Real-Time Backend

Notification Fan-out

Instagram posts a photo by Kylie Jenner (398M followers). Within 30 seconds the system has to queue nearly 400 million notifications, and the API has to respond instantly. How does this work without collapse?

  • **Twitter/X:** hybrid fan-out - push for regular users (<10k followers), pull for celebrities. That is how it handles ~500M tweets per day without overloading storage.
  • **Meta (Facebook):** the Titan system processes >1B notifications per day via Kafka + Cassandra with multi-level batching. Each layer of the stack batches independently: events, DB writes, push tokens.
  • **Apple APNs:** accepts at most 300 requests/sec per token. Without throttling, large apps hit the rate limit immediately and lose deliverability for everyone, not just active users.
  • **SendGrid:** caps new IPs at 200 emails/day at the start. Violating the warm-up protocol lands you on provider spam lists, and recovering IP reputation takes weeks.

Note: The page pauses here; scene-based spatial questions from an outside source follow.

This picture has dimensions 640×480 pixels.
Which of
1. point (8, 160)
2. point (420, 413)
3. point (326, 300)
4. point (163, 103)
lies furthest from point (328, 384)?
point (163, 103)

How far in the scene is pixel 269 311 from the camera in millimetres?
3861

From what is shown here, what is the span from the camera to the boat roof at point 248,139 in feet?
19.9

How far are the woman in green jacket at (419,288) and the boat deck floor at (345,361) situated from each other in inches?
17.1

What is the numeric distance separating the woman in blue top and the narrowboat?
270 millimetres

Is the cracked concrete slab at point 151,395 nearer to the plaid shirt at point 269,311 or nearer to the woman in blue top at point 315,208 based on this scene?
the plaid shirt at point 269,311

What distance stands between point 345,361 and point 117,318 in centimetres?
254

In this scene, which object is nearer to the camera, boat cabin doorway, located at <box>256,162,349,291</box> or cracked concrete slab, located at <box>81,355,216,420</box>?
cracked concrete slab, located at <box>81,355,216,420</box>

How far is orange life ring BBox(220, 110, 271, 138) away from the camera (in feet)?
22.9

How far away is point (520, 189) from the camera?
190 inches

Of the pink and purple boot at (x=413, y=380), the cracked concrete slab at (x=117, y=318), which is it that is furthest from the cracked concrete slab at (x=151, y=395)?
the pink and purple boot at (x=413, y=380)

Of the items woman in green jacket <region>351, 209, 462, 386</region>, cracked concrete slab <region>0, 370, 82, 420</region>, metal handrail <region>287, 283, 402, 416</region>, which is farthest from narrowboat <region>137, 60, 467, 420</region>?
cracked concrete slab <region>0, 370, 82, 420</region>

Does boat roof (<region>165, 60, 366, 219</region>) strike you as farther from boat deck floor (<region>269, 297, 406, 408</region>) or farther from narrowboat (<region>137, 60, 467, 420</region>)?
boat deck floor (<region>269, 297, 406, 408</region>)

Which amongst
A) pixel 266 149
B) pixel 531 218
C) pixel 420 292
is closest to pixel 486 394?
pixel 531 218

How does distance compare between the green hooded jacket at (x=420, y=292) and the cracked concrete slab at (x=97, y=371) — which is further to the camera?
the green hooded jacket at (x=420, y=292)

Fan-out to Millions of Recipients

When an Instagram celebrity with 50M followers posts a photo, the system has to create a notification for each of them. This is called **fan-out**: one event multiplied into millions of tasks. The naive approach (a loop at post time) will kill the server for sure. 50M INSERTs take hours while the user waits on the API.

Twitter ran into a fan-out problem with celebrities in 2013. A Barack Obama post triggered ~8M notifications, and the system lagged for minutes. The fix: a hybrid - fan-out on write for regular users, fan-out on read for celebrities (>10k followers).

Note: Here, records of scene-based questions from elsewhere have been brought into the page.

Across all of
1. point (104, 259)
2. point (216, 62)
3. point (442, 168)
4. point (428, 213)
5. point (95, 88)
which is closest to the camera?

The key insight is asynchrony. The post call returns 200 OK instantly, and fan-out runs in the background through a message queue (Kafka, SQS, RabbitMQ). The user does not wait for notifications to reach all 50M followers.

A user has 20 million followers. Which fan-out strategy do you pick for their posts?

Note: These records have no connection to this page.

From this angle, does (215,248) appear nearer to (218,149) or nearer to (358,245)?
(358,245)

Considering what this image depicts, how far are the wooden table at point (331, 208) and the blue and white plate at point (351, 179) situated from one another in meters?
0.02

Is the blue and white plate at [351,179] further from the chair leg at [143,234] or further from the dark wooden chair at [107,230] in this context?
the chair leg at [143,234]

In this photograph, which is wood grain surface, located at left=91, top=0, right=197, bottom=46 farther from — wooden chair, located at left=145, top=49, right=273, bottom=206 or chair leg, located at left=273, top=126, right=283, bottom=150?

Batch Processing of Notifications

When fan-out spawns millions of tasks, workers have to process them in batches. Otherwise the per-job overhead eats all the throughput. Batch processing groups identical operations to reduce latency and cost.

Batch size is a trade-off. Too small (10) and the per-call overhead dominates. Too large (100k) and one failure loses the whole batch, plus the transaction holds a lock too long. In practice: 500-1000 for DB inserts, 100-500 for push services (the FCM limit is 500 tokens per call).

Meta (Facebook) processes ~1B notifications per day. Their Titan system batches at every layer: grouping events before writing to Cassandra, grouping push tokens before sending to APNs/FCM, grouping email addresses before handing off to SendGrid.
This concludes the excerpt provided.